Bruno Haddad/Cruzeiro
Imagem: Bruno Haddad/Cruzeiro

Enrico Bruno

Do UOL, em Belo Horizonte

14/03/2020 04h00

Antigo ponto forte do Cruzeiro, a jogada de bola aérea se tornou motivo de grande preocupação no time celeste. Neste início de ano, a equipe de Adilson Batista tem dificuldades para sair de campo sem sofrer gols. Tão ruim quanto isso é a frequência dos gols pelo alto. Dos 14 tentos levados pela Raposa, oito acontecem desta maneira.

O último jogo contra o CRB, pela Copa do Brasil, foi mais uma demonstração de como o time não está conseguindo levar a melhor pelo alto. O sistema defensivo não conseguiu afastar o primeiro cruzamento em definitivo, e ainda deu espaço para Dudu cruzar na cabeça de Léo Gamalho, que também subiu livre para balançar as redes. Se recuperar o histórico, o cenário se repetiu nas partidas contra o Atlético-MG, Uberlândia, Tombense (dois gols), Patrocinense e São Raimundo-RR (dois gols).

Material fornecido:
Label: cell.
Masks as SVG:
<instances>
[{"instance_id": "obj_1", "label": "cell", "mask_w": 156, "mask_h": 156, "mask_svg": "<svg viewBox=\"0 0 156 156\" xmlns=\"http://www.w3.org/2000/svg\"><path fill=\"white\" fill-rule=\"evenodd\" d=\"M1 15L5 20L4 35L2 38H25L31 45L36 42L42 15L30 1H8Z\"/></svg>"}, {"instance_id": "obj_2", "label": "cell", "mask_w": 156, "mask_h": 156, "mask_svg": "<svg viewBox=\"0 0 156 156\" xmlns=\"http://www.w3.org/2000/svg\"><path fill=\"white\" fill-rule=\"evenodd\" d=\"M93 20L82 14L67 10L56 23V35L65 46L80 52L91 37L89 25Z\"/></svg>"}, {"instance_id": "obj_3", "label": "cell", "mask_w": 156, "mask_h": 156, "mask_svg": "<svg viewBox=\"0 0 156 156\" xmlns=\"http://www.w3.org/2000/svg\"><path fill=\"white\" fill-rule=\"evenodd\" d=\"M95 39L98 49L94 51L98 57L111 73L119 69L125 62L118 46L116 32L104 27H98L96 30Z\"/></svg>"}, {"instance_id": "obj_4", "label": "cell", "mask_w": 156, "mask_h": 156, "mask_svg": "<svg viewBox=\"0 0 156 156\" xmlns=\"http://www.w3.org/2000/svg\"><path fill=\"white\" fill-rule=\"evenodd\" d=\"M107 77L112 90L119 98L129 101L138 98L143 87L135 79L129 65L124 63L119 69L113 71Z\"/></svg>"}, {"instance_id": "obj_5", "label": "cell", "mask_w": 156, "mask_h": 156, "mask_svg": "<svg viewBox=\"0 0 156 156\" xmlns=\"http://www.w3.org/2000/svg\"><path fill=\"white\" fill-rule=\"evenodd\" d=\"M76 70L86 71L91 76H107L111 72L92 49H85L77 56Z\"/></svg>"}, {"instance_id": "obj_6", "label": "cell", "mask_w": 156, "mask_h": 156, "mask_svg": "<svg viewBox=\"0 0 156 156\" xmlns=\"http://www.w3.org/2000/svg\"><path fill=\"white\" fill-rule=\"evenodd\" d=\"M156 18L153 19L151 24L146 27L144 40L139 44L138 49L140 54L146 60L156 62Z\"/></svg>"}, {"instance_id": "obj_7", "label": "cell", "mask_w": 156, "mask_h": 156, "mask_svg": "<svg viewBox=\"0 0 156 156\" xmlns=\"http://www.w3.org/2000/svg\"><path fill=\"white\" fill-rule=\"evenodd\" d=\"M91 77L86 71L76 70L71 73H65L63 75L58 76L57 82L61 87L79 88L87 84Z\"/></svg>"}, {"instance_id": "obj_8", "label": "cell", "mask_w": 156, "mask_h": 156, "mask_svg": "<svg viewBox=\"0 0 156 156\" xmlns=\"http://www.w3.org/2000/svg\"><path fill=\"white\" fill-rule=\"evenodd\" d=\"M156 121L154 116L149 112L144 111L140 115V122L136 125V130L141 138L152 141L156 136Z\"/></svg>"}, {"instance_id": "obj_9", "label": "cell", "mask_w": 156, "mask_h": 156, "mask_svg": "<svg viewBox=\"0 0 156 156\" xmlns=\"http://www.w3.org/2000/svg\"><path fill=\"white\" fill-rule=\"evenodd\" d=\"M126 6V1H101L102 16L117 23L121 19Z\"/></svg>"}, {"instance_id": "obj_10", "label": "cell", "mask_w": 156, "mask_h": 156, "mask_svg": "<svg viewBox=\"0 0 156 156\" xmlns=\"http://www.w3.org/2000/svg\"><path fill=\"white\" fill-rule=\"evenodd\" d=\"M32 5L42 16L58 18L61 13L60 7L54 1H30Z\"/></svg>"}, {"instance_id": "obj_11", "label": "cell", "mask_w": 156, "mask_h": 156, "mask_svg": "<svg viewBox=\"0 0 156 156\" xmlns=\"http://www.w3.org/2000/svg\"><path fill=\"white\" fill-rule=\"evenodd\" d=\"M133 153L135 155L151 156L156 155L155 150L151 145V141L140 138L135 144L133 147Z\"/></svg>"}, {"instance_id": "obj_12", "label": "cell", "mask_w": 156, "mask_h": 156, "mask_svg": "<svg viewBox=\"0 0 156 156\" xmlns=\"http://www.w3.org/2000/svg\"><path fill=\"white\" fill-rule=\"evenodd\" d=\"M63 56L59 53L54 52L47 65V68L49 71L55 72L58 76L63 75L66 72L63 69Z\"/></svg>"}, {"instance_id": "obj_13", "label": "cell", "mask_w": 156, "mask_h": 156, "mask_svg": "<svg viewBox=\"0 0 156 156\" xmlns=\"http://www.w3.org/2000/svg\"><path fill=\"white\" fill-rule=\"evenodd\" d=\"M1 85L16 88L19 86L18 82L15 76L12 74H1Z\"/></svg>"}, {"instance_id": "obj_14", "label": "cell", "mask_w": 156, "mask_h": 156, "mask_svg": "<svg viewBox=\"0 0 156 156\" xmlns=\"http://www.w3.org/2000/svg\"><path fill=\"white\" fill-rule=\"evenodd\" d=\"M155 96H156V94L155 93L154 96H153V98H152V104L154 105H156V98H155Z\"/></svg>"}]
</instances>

Tarefa: Copie o trecho do texto sobre a bola aérea do Cruzeiro que começa em "Antigo ponto forte" e segue até "acontecem desta maneira.".

Resposta:
Antigo ponto forte do Cruzeiro, a jogada de bola aérea se tornou motivo de grande preocupação no time celeste. Neste início de ano, a equipe de Adilson Batista tem dificuldades para sair de campo sem sofrer gols. Tão ruim quanto isso é a frequência dos gols pelo alto. Dos 14 tentos levados pela Raposa, oito acontecem desta maneira.